# [OPDRACHTEN]
**1.** Zet deze zin uit de tekst over de Libanese Burgeroorlog om in het Engels: "Tijdens de oorlog, die tot 1990 duurde, bestreden verschillende islamitische en christelijke groeperingen elkaar."
**2.** Ga verder met de tekst over de Libanese Burgeroorlog hieronder, aansluitend op de laatste zin.

# [TEKSTFRAGMENT]

..........

Het jaar erop brak de Libanese Burgeroorlog uit als gevolg van veranderingen in de samenstelling van de bevolking sinds de volkstelling van 1932 waarop het Libanese Nationaal Pact van 1943 was gebaseerd en de toenemende gevoelens van miskenning door diverse etniciteiten. Tijdens de oorlog, die tot 1990 duurde, bestreden verschillende islamitische en christelijke groeperingen elkaar. Israël steunde daarbij de maronitische milities, waaronder de Forces Libanaises van Bashir Gemayel, die ze voorzag van wapens, tanks en militaire adviseurs. De grens tussen Israël en Libanon had in die tijd de Engelse bijnaam Good Fence. In juni 1976 viel Syrië Libanon binnen om de toegang tot zijn handelshaven Beiroet te verzekeren en de maronitische overheid te steunen. In oktober van dat jaar waren er 40.000 Syrische soldaten in Libanon gestationeerd.

..........

# [RUWE GEGEVENS]
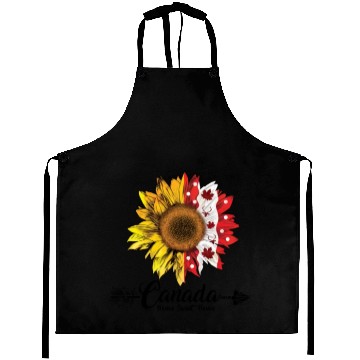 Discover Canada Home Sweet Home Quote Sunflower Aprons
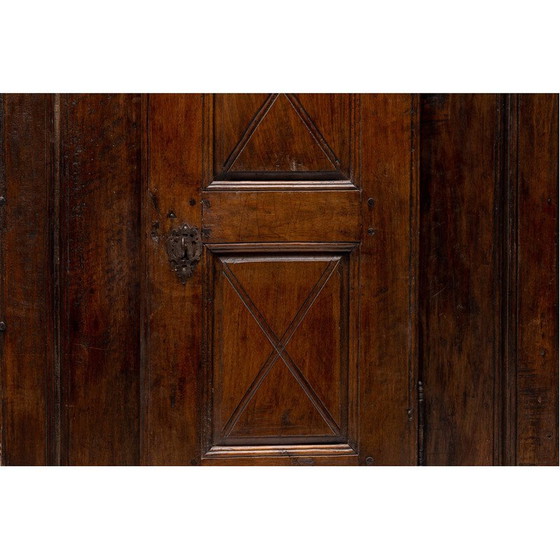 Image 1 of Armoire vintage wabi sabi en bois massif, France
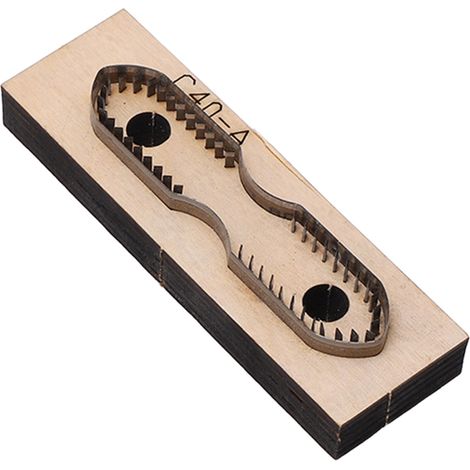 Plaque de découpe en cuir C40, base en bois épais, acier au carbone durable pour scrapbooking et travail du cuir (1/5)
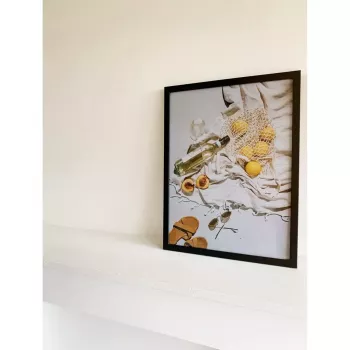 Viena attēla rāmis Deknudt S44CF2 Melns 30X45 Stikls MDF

..........

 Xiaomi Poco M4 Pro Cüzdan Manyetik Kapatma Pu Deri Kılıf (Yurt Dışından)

..........

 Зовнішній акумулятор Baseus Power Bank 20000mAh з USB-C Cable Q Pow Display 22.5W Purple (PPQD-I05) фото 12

..........

# [ANTWOORDEN PER OPDRACHT]
**1.** During the war, which lasted until 1990, various Islamic and Christian groups fought one another.

**2.**
Op 11 maart 1978 vielen Fatah-militanten over zee Haifa binnen en pleegden de aanslag op de kustweg in een poging de vredesbesprekingen tussen Israël en Egypte te saboteren. Deze aanslag, waarbij 37 burgerdoden vielen, vormde de aanleiding voor Operatie Litani op 14 maart, waarbij 25.000 man Israëlische troepen Zuidelijk Libanon binnenvielen en bezetten; alleen de stad Tyrus werd niet binnengevallen. Het doel van de operatie was het verdrijven van de PLO uit Zuidelijk Libanon en het versterken van een pro-Israëlische militie, het in 1979 onder Saad Haddad opgezette Zuid-Libanese Leger (SLA). De PLO maakte uit de naam van de operatie op dat de Litani het einddoel was en vluchtte daarom naar het gebied ten noorden ervan met achterlating van enkele honderden militanten. Als gevolg daarvan vielen bij de operatie vooral burgerdoden. Op 19 maart nam de VN resolutie 425 aan die opriep tot de onmiddellijke terugtrekking van het Israëlische leger en de instelling van VN-organisatie UNIFIL. Israël gaf daarop later dat jaar het gebied over aan het Zuid-Libanese Leger, dat zo de jaren erop een soort oorlog bij volmacht voerde voor Israël. Zij wist echter niet te voorkomen dat de aanslagen op Israël doorgingen; in april 1979 voerden militanten van het Palestijns Bevrijdingsfront vanuit Tyrus een aanval uit op Nahariya, waarbij meerdere doden vielen.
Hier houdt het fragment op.